Conosciuto e ricercato, l’ambito dell’opera era l’unico genere che garantiva grandi profitti per i compositori del tempo; infatti, Vivaldi stesso ne fu attratto, anche se la sua condizione ecclesiale gli  impedì di affrontare tale genere, inizialmente considerato troppo banale e poco edificante. In realtà, i suoi superiori rimproverarono a Vivaldi sia la sua poca dedizione al culto sia i suoi costumi lassisti.

Immerso nel mondo del teatro, come autore e imprenditore, produrrà Ottone in Villa (1713), che fu la prima opera di Vivaldi di cui si ha notizia; seguirono titoli come Orlando Furioso, Armida al campo d’Egitto, Tito Manlio e L’Olimpiade, oggi, purtroppo,  rappresentate solo sporadicamente nei teatri.

Musicista di fama, raggiunse il picco a metà della sua vita con la pubblicazione dei suoi più importanti componimenti strumentali, Il cimento dell’armonia e dell’inventione Op.8 e La cetra Op. 9. La prima raccolta fu pubblicata ad Amsterdam nel 1725 e conteneva un totale di 12 concerti, di cui i primi quattro per violino intitolati Le Quattro Stagioni, che, ad oggi, rimangono le migliori composizioni e le più famose di tutto il lavoro; la seconda raccolta, composta anch’essa da 12 concerti, fu dedicata all’Imperatore d’Austria Carlo VI e pubblicata due anni dopo nel 1727.

Le Quattro Stagioni dall’Op.8, non solo mostrano la capacità semantica della musica, ma anche la capacità del musicista di ricreare i suoni ricorrenti nelle stagioni: il tempo, le suggestioni, l’intimismo. Si possono definire una primordiale tipologia di musica a programma.

Il sonetto, che precede ognuna della quattro stagioni, descrive il ciclo annuale della natura: gli uomini che lavorano e gli animali che lo abitano. Ciascuno dei quattro concerti, quindi, sviluppa musicalmente il suo componimento letterario di autore ignoto, o forse dello stesso Vivaldi: il primo, La  Primavera, raffigurata nel sonetto anteposto, imita, ad esempio, il canto degli uccelli in primavera.  Il dettaglio descrittivo del desiderio raggiunge la sua rappresentazione attraverso il violino solista imitandone il pastore addormentato, mentre i restanti violini imitano il mormorio delle piante e la viola il cane che abbaia.

Il secondo descrive il torpore estivo della natura al sole arido dopo una tempesta, come annunciato nel primo movimento, raggiungendo la sua massima violenza alla fine dell’Autunno (il terzo), che sembra presieduto dal dio Bacco: ha l’ebbrezza soporifera di un abitante del villaggio, vendemmiando felicemente, poi, all’alba, appare una nuova figura, il cacciatore, con i suoi corni e i suoi cani in cerca di prede. Nell’ Inverno (il quarto), predominano le immagini sonore della neve e del ghiaccio, elementi tipici di questa stagione.

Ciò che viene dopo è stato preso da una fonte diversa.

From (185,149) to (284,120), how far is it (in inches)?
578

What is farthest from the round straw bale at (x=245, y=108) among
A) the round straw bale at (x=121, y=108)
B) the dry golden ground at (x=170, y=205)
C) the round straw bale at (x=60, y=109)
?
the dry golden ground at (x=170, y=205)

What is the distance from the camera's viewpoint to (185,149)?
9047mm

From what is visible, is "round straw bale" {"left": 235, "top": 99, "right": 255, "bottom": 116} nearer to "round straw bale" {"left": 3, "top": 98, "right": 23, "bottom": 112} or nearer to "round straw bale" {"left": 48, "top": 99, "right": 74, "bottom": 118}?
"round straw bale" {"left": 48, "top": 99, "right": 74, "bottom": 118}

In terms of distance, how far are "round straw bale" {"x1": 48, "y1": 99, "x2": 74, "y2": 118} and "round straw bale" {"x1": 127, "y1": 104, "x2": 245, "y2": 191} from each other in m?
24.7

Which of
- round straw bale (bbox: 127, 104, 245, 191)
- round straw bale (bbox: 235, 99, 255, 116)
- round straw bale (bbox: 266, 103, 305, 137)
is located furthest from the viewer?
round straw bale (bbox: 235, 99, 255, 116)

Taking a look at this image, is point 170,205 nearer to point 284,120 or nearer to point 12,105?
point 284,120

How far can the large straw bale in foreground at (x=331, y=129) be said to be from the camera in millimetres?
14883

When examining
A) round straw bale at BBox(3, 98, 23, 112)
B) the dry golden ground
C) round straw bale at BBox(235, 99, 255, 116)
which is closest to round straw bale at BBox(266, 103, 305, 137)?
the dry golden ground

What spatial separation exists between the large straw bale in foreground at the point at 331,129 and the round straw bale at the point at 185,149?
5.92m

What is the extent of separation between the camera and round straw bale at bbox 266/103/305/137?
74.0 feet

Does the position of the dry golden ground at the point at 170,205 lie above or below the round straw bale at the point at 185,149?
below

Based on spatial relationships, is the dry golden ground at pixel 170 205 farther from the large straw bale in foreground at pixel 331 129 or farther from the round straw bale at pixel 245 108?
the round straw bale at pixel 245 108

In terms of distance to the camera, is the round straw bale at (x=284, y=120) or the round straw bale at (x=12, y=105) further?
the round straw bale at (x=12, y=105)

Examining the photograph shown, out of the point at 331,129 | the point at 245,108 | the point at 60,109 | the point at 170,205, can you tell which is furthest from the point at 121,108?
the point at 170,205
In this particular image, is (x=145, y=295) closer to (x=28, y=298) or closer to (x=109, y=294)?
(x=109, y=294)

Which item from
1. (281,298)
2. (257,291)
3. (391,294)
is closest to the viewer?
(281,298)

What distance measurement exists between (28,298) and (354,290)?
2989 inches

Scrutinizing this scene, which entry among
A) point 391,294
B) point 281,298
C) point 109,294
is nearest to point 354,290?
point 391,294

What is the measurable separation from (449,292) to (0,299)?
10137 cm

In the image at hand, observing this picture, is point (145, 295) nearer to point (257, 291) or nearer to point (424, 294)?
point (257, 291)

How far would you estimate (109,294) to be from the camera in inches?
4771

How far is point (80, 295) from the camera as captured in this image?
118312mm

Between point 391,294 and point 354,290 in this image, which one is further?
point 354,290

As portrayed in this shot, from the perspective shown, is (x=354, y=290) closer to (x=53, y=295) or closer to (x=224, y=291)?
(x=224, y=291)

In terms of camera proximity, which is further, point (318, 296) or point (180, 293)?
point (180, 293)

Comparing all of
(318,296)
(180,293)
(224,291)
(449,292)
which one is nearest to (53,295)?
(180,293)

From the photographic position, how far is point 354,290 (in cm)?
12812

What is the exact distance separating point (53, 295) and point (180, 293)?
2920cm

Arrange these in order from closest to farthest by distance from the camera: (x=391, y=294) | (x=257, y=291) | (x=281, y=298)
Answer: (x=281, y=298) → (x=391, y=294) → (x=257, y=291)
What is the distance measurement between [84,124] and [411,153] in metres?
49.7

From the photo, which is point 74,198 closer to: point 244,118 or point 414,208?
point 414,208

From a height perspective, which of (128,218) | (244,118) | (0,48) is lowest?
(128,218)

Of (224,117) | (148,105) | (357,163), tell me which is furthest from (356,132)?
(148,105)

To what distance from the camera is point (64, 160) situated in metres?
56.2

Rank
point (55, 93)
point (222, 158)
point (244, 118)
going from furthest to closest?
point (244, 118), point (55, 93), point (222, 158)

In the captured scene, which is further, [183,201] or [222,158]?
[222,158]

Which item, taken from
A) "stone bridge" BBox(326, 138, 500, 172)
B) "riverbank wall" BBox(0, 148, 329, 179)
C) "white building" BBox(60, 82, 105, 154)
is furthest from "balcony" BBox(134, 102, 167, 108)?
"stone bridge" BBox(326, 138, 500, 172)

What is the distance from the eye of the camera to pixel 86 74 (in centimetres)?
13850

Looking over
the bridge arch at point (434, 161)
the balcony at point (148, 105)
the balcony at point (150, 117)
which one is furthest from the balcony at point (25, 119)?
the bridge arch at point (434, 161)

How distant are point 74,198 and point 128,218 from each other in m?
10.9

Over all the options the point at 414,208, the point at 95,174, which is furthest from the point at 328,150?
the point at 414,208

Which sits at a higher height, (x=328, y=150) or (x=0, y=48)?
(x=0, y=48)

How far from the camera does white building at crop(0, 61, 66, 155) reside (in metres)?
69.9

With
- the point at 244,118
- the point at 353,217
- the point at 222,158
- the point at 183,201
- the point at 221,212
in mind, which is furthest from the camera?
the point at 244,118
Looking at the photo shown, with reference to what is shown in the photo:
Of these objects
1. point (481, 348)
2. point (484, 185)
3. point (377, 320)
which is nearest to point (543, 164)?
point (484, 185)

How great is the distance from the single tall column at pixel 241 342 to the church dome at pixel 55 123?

La popolarità di questo componimento risale allo stesso momento della sua creazione, tanto che, soprattutto del primo concerto, La Primavera, circolarono in Francia alcune copie con imitazioni scritte a mano degli arrangiamenti. Verso la fine degli anni ’30 del XVIII secolo, il pubblico veneziano cominciò a mostrare  poco interesse verso la sua musica, così Vivaldi decise, nel 1741, di tentare la fortuna oltralpe dirigendosi  a Vienna, dove morì in povertà assoluta un mese dopo il suo arrivo.

Dopo la sua morte, la sua musica cadde nell’oblio per un lungo periodo; la riscoperta di queste opere  non avvenne prima del ventesimo secolo, grazie alla mano paziente di Bach, che aveva trascritto precedentemente i suoi dodici concerti per diversi strumenti.

A soli due anni dalla ripresa e dalla diffusione della sua opera, la musica di Vivaldi divenne tra la più eseguita nel mondo. Nonostante il triste epilogo del compositore veneziano e il lungo periodo di abbandono, l’opera di Vivaldi contribuì, attraverso Bach, a gettare le basi per quella che sarebbe stata la musica dei maestri del classicismo, in particolare in Francia, e a consolidare la struttura del concerto solista.